In a recently published blog post, Sutskever and Jan Leike, a key member of OpenAI’s alignment team, anticipate the arrival of AI systems with intelligence surpassing that of humans within the next decade.
Acknowledging the uncertain nature of these systems, they emphasize the need for research on methods to ensure control and restriction.
The current challenge lies in the absence of a solution for managing potentially superintelligent AI and preventing it from deviating from desired objectives.
Existing techniques for aligning AI, such as reinforcement learning from human feedback, rely heavily on human supervision. However, this approach becomes unreliable when dealing with AI systems that exceed human intelligence.
To make significant progress in the field of “superintelligence alignment,” OpenAI has established the Superalignment team, which will be co-led by Sutskever and Leike.This team will have access to 20% of the company’s computing resources accumulated thus far.
- Advertisement -
By leveraging expertise from OpenAI’s former alignment division and collaborating with researchers from other organizations within the company, the team aims to tackle the core technical challenges of controlling superintelligent AI over the next four years.
Their approach involves developing a “human-level automated alignment researcher.” The overarching goal is to train AI systems using human feedback, enabling them to assist in evaluating other AI systems and ultimately conducting alignment research.
Alignment research refers to ensuring AI systems achieve desired outcomes while avoiding undesirable behaviors. OpenAI hypothesizes that AI systems can advance alignment research at a faster pace and with greater efficacy than humans alone.
“As we make progress on this, our AI systems can take over more and more of our alignment work and ultimately conceive, implement, study, and develop better alignment techniques than we have now,” stated Leike, along with colleagues John Schulman and Jeffrey Wu in a previous blog post.
“They will work together with humans to ensure that their own successors are more aligned with humans. Human researchers will focus more and more of their effort on reviewing alignment research done by AI systems instead of generating this research by themselves.” He added.

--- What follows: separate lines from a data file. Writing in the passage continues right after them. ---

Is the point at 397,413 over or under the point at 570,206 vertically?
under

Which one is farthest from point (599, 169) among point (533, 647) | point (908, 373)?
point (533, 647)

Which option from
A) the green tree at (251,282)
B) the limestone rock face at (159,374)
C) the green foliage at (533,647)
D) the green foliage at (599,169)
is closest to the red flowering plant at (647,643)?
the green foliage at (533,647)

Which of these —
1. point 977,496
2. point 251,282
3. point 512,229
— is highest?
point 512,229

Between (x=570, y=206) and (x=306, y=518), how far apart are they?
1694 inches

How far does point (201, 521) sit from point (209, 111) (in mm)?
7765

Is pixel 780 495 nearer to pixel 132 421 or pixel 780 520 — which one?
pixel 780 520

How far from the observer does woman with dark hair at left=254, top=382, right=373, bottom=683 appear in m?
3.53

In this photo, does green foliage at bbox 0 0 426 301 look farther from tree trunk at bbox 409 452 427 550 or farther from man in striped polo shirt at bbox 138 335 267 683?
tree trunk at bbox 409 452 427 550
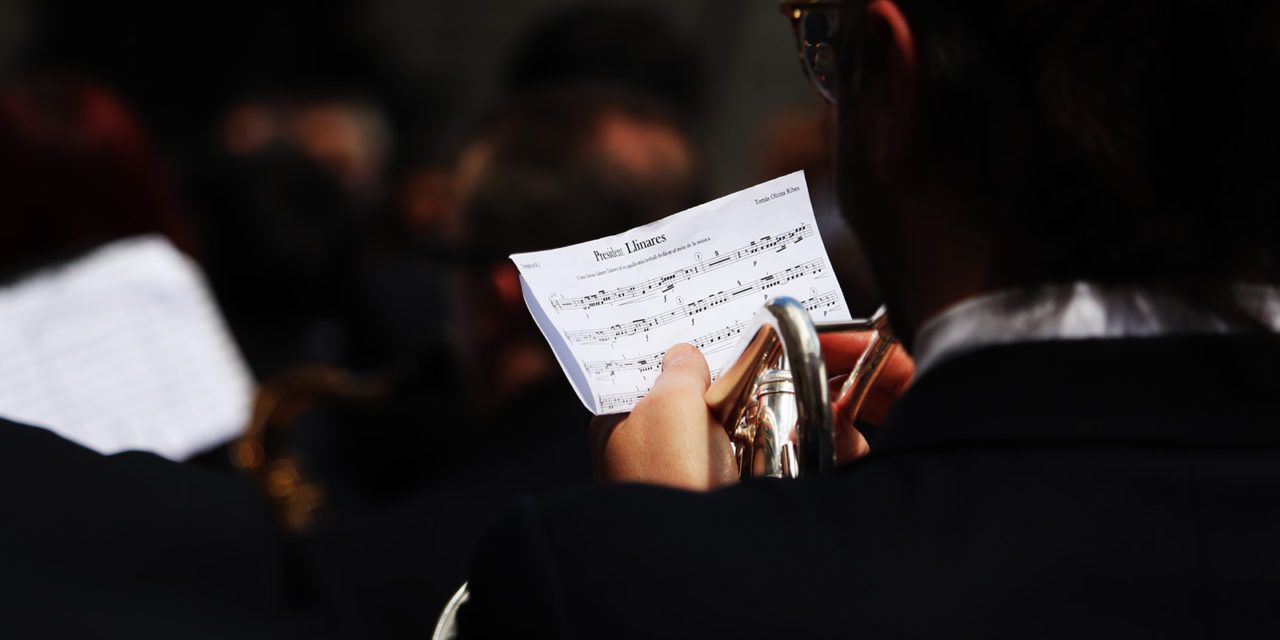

Nevertheless, the OpenAI researchers recognize that no method is foolproof. They acknowledge potential limitations and risks associated with using AI for evaluation, such as the potential amplification of inconsistencies, biases, or vulnerabilities.
They also acknowledge that the most challenging aspects of the alignment problem might not solely be related to engineering. Despite these challenges, Sutskever and Leike believes that the endeavor is worth pursuing.